What “crape murder” actually is

Crape murder is the annual ritual of cutting crepe myrtles back to the same thick stubs every winter, leaving knuckled “fists” at the top of bare trunks. It is everywhere in DFW because it spread as a landscape-crew habit, not because it is good for the tree. The belief is that hard cutting makes a crepe myrtle bloom more. It does not. Crepe myrtles bloom on new growth, and they will flower beautifully with no topping at all — the topping just makes the blooms heavier and floppier on weak new shoots that bend to the ground after rain.

What topping does to the tree

Every topping cut leaves a large wound that the tree cannot properly seal, and decay sets in at the knuckles over time.
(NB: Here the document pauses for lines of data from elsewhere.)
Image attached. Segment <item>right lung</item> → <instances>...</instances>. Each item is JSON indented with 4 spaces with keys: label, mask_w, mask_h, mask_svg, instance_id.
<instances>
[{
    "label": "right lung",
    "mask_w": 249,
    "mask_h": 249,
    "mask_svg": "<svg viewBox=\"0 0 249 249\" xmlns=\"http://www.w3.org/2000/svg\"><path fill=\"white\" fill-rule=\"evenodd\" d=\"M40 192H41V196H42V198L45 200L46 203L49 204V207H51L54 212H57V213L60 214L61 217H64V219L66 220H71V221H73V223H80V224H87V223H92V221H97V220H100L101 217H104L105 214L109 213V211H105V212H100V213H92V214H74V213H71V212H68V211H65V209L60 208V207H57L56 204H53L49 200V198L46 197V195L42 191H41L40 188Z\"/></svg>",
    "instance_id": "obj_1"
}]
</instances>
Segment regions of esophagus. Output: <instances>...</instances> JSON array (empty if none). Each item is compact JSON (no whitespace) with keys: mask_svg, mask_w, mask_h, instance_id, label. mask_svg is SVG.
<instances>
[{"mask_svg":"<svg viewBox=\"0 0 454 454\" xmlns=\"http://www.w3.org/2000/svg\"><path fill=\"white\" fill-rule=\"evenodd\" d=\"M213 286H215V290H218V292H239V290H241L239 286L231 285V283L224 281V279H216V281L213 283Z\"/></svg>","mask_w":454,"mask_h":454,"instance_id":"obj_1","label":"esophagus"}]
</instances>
The tree responds with a dense flush of weak, water-sprout shoots from each stub — thin, crowded, and poorly attached. The result is a lollipop with a fat scarred trunk, a tangle of skinny shoots, and blooms so heavy the branches flop. In winter, you are left with an ugly, knuckled silhouette instead of the smooth, sculptural, exfoliating bark that is the whole point of a mature crepe myrtle.

The right way to prune a crepe myrtle

Good crepe myrtle pruning is mostly about removal, not heading. Take out suckers at the base, any crossing or rubbing branches, branches growing back toward the center, and anything smaller than a pencil in the interior to open the canopy. Select and keep three to five well-spaced main trunks and reveal the bark. If you must shorten a branch, use a reduction cut back to a side branch at least one-third its size — never a stub. Done this way, the tree keeps its natural vase form, blooms on strong wood, and looks good in every season.

When to prune crepe myrtles in DFW

Late winter — roughly February, while the tree is fully dormant and before spring growth — is the window for structural pruning in DFW. You can see the branch structure clearly and the tree leafs out into clean cuts. In summer, the only “pruning” worth doing is light deadheading: snipping spent flower clusters can coax a second, lighter flush of bloom. You never need to prune a crepe myrtle hard to make it flower.

“But I need it shorter” — the real fix

If a crepe myrtle is genuinely too big for its spot, the problem was the cultivar choice, not the pruning. Crepe myrtles range from three-foot dwarfs to thirty-foot trees, and no amount of annual topping changes a tree's genetics — it just fights it forever. The right answer is either a gentle multi-year reduction that respects the natural form, or replacing it with a cultivar sized for the space. We are happy to recommend the right cultivar for a DFW spot so you never have to top again.

How to restore a crape-murdered tree

A topped crepe myrtle can almost always be restored, it just takes two to three seasons of patience. At each dormant season, select the one or two strongest, best-positioned new shoots emerging from each knuckle and remove the rest. Over time those become real branches, the knuckles get absorbed into thickening wood, and the natural canopy returns. We do this restoration work across DFW — it is one of the most satisfying before-and-afters in the business.